You won’t find many references to it in the media in the West, but over the past 23 years, the government of Uganda and a rebel group called the Lords Resistance Army (LRA), led by Joseph Kony and based in the north of the country, have been engaged in a civil war in which the LRA has abducted children as young as nine years old and then forced them to fight as front-line troops. These children – perhaps as many as 30,000 in number – have been kidnapped and then trained to be soldiers involved in actions which include torching villages, killing villagers and abducting other children. The stories of LRA atrocities are hard to stomach. The knock-on effects are enormous. Every day, literally thousands of children in Uganda leave their homes and walk (often many kilometres) to the nearest town to find sanctuary in the hope that they will avoid the fate of their LRA contemporaries. They sleep in the corridors of hospitals or schools, hidden away to avoid being kidnapped. They are the invisible children.

This weekend (25-26 April), The Invisible Children campaign organized a protest action in over 100 cities throughout the world. The idea was simple. For just one day, people involved in the protest would pretend to be ‘abducted’. Then they would be ‘rescued’ by a mogul and, having spent a single night in discomfort would go back to their homes, hopefully having achieved a degree of media exposure and sufficient motivation to spread the word that the kidnapping of children with the aim of training them to be soldiers is a moral outrage which the authorities should place at the top of their political agendas.
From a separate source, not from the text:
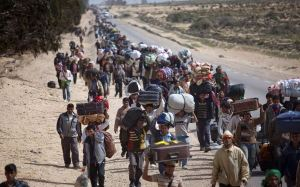 FOR USE AS DESIRED, YEAR END PHOTOS - FILE -In this March 4, 2011 file photo, men from Bangladesh, who used to work in Libya but recently fled the unrest, walk with their belongings alongside a road, as they head to a refugee camp after crossing the Tunisia-Libyan border, in Ras Ajdir, Tunisia. (AP Photo/Emilio Morenatti, File)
Yes, we may have problems in our own back yard. But surely not on this scale. In Uganda (and other neighbouring countries such as the Democratic Republic of Congo), thousands, if not millions of young lives are being blighted. This protest was an attempt to cast light on this.

In Australia, ‘The Rescue’ (as the campaign was called) was held in Brisbane, Sydney, Melbourne and Perth. Since those of us living in Adelaide did not have a Rescue of our own, we chose to travel to Melbourne and join theirs. Two buses were chartered and over 70 of us gathered at 5 am in preparation for the 10-hour trip to Federation Square in Melbourne. As we drove, the storm clouds gathered and though there was no rain en route, sure enough, it started to pelt down the moment we arrived. Fair enough, we thought. It’s nothing compared to being kidnapped and your family murdered. And it was only for one night, after all.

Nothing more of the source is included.